== PROVIDED INFORMATION
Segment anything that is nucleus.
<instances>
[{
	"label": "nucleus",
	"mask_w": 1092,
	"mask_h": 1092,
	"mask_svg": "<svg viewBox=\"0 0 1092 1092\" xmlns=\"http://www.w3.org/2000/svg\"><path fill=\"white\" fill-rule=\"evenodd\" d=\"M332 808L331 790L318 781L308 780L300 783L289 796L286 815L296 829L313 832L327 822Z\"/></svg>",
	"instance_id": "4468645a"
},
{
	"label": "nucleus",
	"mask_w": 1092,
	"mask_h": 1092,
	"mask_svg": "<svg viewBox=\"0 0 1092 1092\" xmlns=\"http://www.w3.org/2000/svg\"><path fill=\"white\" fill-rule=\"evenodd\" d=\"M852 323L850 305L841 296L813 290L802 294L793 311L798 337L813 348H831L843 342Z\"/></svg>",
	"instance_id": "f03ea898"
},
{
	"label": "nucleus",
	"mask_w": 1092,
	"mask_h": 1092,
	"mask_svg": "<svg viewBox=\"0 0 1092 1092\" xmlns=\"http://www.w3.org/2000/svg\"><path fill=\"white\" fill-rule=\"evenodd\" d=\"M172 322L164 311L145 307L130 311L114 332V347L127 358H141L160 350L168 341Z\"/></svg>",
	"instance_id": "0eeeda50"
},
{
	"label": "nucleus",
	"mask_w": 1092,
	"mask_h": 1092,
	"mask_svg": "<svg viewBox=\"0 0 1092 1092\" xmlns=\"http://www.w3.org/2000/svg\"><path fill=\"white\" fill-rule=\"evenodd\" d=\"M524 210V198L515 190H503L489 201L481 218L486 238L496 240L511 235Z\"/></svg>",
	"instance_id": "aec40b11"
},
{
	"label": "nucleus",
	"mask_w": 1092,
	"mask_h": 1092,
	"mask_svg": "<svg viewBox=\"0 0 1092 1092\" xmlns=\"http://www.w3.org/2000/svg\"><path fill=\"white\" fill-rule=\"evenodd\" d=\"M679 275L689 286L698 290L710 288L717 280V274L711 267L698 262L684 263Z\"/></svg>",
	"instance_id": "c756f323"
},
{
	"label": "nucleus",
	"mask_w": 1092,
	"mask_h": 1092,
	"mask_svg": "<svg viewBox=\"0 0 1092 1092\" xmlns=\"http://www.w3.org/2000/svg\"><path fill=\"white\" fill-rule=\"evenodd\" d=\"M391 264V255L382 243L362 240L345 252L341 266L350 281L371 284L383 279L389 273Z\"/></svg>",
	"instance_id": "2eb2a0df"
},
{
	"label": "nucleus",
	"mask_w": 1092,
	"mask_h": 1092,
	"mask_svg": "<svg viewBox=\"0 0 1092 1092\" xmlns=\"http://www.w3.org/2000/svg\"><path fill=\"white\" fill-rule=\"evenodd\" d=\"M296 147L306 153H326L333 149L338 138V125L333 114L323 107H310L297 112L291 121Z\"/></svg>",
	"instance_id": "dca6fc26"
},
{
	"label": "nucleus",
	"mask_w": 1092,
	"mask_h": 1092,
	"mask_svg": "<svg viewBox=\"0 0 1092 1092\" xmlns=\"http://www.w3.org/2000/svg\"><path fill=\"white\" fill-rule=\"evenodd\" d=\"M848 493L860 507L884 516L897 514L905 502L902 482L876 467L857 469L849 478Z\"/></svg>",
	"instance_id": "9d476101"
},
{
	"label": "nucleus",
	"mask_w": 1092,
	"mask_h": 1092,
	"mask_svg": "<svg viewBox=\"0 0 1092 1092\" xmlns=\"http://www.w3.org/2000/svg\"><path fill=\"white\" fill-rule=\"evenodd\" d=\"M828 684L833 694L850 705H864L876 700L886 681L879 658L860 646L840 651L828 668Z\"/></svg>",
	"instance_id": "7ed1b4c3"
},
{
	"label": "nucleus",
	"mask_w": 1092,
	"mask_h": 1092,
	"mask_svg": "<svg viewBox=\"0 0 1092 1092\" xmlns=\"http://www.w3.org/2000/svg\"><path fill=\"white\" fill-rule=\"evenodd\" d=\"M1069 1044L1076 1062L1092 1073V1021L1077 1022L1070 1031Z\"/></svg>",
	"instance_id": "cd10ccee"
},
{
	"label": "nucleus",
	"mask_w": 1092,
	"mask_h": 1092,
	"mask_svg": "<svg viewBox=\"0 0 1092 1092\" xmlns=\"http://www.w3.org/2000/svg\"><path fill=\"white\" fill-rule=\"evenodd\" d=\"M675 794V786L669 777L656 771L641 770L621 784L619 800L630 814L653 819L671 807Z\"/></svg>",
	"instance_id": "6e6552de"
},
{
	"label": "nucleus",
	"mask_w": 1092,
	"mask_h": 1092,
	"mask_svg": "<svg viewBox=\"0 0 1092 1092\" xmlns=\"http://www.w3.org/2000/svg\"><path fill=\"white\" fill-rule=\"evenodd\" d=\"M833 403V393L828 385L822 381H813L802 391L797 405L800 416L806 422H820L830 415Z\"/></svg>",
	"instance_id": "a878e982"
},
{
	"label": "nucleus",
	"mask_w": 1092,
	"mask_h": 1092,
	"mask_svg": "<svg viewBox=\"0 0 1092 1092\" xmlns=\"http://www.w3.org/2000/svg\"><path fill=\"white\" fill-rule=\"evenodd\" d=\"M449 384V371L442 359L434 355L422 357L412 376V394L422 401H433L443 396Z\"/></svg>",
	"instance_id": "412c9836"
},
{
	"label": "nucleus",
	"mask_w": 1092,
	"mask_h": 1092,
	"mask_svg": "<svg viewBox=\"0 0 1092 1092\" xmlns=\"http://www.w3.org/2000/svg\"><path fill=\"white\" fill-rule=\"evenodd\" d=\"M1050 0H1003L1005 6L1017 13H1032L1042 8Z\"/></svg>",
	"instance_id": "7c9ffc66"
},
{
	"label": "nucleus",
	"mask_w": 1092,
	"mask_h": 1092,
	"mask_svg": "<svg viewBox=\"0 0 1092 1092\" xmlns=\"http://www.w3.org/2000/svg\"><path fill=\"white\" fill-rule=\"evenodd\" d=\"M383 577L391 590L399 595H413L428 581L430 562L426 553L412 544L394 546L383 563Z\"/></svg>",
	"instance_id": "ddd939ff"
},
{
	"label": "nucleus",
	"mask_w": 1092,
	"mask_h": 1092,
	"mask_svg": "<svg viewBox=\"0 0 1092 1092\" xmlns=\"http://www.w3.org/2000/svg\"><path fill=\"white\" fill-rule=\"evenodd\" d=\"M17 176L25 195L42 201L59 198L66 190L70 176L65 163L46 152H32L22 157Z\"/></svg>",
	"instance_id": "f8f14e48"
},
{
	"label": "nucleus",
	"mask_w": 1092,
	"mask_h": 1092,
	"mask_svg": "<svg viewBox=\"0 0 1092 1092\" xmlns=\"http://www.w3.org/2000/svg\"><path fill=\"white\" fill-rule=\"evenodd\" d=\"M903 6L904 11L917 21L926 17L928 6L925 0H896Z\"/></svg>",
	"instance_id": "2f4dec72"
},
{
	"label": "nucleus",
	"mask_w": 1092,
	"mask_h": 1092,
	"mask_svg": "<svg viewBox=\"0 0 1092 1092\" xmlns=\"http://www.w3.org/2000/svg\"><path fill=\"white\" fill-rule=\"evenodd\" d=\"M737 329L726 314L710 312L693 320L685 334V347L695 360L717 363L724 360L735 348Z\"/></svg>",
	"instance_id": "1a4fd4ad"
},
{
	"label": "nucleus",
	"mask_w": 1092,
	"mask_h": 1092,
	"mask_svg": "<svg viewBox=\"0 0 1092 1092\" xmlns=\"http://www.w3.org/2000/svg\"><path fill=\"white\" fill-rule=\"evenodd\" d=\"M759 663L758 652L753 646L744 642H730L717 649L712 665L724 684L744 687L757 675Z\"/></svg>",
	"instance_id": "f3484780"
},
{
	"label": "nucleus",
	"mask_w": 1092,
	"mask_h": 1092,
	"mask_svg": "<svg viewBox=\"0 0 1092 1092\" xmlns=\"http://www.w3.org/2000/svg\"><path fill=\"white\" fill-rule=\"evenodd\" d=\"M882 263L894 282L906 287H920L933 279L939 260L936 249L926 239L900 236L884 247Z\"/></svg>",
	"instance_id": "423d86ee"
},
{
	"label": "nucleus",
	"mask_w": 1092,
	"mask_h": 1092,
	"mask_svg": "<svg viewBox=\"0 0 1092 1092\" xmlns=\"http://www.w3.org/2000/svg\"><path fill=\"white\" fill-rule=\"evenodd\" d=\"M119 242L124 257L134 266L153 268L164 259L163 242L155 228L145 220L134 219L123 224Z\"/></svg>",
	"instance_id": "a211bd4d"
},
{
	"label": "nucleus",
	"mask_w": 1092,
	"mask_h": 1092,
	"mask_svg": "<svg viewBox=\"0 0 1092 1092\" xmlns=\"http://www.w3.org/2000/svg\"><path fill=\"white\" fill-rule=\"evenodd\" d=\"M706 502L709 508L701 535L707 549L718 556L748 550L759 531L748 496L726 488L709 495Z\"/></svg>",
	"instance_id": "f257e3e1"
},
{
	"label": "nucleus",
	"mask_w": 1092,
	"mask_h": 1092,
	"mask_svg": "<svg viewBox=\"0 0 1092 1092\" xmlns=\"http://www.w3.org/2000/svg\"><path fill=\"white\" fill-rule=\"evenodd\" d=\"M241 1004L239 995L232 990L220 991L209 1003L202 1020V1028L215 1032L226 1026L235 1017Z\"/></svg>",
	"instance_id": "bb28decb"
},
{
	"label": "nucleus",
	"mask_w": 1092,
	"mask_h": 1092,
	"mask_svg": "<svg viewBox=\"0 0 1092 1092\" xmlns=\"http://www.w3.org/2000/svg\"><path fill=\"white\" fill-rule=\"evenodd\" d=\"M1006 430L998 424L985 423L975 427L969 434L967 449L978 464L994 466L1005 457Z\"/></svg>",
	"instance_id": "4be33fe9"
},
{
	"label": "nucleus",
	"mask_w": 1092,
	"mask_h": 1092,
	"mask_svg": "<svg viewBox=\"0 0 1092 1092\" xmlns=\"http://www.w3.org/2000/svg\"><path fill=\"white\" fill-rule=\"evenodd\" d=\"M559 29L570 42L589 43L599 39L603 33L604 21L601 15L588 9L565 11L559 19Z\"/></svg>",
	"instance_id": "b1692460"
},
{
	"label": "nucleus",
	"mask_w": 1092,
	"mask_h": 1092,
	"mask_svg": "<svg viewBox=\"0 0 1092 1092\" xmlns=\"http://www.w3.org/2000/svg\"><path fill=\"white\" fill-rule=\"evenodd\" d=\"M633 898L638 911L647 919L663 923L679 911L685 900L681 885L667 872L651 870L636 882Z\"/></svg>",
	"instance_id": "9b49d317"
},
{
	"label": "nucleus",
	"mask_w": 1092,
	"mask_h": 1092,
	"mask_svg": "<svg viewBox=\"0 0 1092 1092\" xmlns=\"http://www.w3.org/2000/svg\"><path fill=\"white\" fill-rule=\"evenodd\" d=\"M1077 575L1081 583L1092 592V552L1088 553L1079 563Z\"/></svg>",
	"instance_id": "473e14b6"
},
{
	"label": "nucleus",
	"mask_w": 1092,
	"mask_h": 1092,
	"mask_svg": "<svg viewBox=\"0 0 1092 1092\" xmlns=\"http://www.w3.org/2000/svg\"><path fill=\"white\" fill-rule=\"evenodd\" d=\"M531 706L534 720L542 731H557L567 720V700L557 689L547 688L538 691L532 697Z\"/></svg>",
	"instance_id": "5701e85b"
====
Put every line of the records, from the first line through the one containing "147L306 153H326L333 149L338" (both ends included), into a JSON list of strings with one string per line and no blank lines.

• _SOLUTION FOR THIS PROBLEM_
[
  "Segment anything that is nucleus.",
  "<instances>",
  "[{",
  "\t\"label\": \"nucleus\",",
  "\t\"mask_w\": 1092,",
  "\t\"mask_h\": 1092,",
  "\t\"mask_svg\": \"<svg viewBox=\\\"0 0 1092 1092\\\" xmlns=\\\"http://www.w3.org/2000/svg\\\"><path fill=\\\"white\\\" fill-rule=\\\"evenodd\\\" d=\\\"M332 808L331 790L318 781L308 780L300 783L289 796L286 815L296 829L313 832L327 822Z\\\"/></svg>\",",
  "\t\"instance_id\": \"4468645a\"",
  "},",
  "{",
  "\t\"label\": \"nucleus\",",
  "\t\"mask_w\": 1092,",
  "\t\"mask_h\": 1092,",
  "\t\"mask_svg\": \"<svg viewBox=\\\"0 0 1092 1092\\\" xmlns=\\\"http://www.w3.org/2000/svg\\\"><path fill=\\\"white\\\" fill-rule=\\\"evenodd\\\" d=\\\"M852 323L850 305L841 296L813 290L802 294L793 311L798 337L813 348H831L843 342Z\\\"/></svg>\",",
  "\t\"instance_id\": \"f03ea898\"",
  "},",
  "{",
  "\t\"label\": \"nucleus\",",
  "\t\"mask_w\": 1092,",
  "\t\"mask_h\": 1092,",
  "\t\"mask_svg\": \"<svg viewBox=\\\"0 0 1092 1092\\\" xmlns=\\\"http://www.w3.org/2000/svg\\\"><path fill=\\\"white\\\" fill-rule=\\\"evenodd\\\" d=\\\"M172 322L164 311L145 307L130 311L114 332V347L127 358H141L160 350L168 341Z\\\"/></svg>\",",
  "\t\"instance_id\": \"0eeeda50\"",
  "},",
  "{",
  "\t\"label\": \"nucleus\",",
  "\t\"mask_w\": 1092,",
  "\t\"mask_h\": 1092,",
  "\t\"mask_svg\": \"<svg viewBox=\\\"0 0 1092 1092\\\" xmlns=\\\"http://www.w3.org/2000/svg\\\"><path fill=\\\"white\\\" fill-rule=\\\"evenodd\\\" d=\\\"M524 210V198L515 190H503L489 201L481 218L486 238L496 240L511 235Z\\\"/></svg>\",",
  "\t\"instance_id\": \"aec40b11\"",
  "},",
  "{",
  "\t\"label\": \"nucleus\",",
  "\t\"mask_w\": 1092,",
  "\t\"mask_h\": 1092,",
  "\t\"mask_svg\": \"<svg viewBox=\\\"0 0 1092 1092\\\" xmlns=\\\"http://www.w3.org/2000/svg\\\"><path fill=\\\"white\\\" fill-rule=\\\"evenodd\\\" d=\\\"M679 275L689 286L698 290L710 288L717 280V274L711 267L698 262L684 263Z\\\"/></svg>\",",
  "\t\"instance_id\": \"c756f323\"",
  "},",
  "{",
  "\t\"label\": \"nucleus\",",
  "\t\"mask_w\": 1092,",
  "\t\"mask_h\": 1092,",
  "\t\"mask_svg\": \"<svg viewBox=\\\"0 0 1092 1092\\\" xmlns=\\\"http://www.w3.org/2000/svg\\\"><path fill=\\\"white\\\" fill-rule=\\\"evenodd\\\" d=\\\"M391 264V255L382 243L362 240L345 252L341 266L350 281L371 284L383 279L389 273Z\\\"/></svg>\",",
  "\t\"instance_id\": \"2eb2a0df\"",
  "},",
  "{",
  "\t\"label\": \"nucleus\",",
  "\t\"mask_w\": 1092,",
  "\t\"mask_h\": 1092,",
  "\t\"mask_svg\": \"<svg viewBox=\\\"0 0 1092 1092\\\" xmlns=\\\"http://www.w3.org/2000/svg\\\"><path fill=\\\"white\\\" fill-rule=\\\"evenodd\\\" d=\\\"M296 147L306 153H326L333 149L338 138V125L333 114L323 107H310L297 112L291 121Z\\\"/></svg>\","
]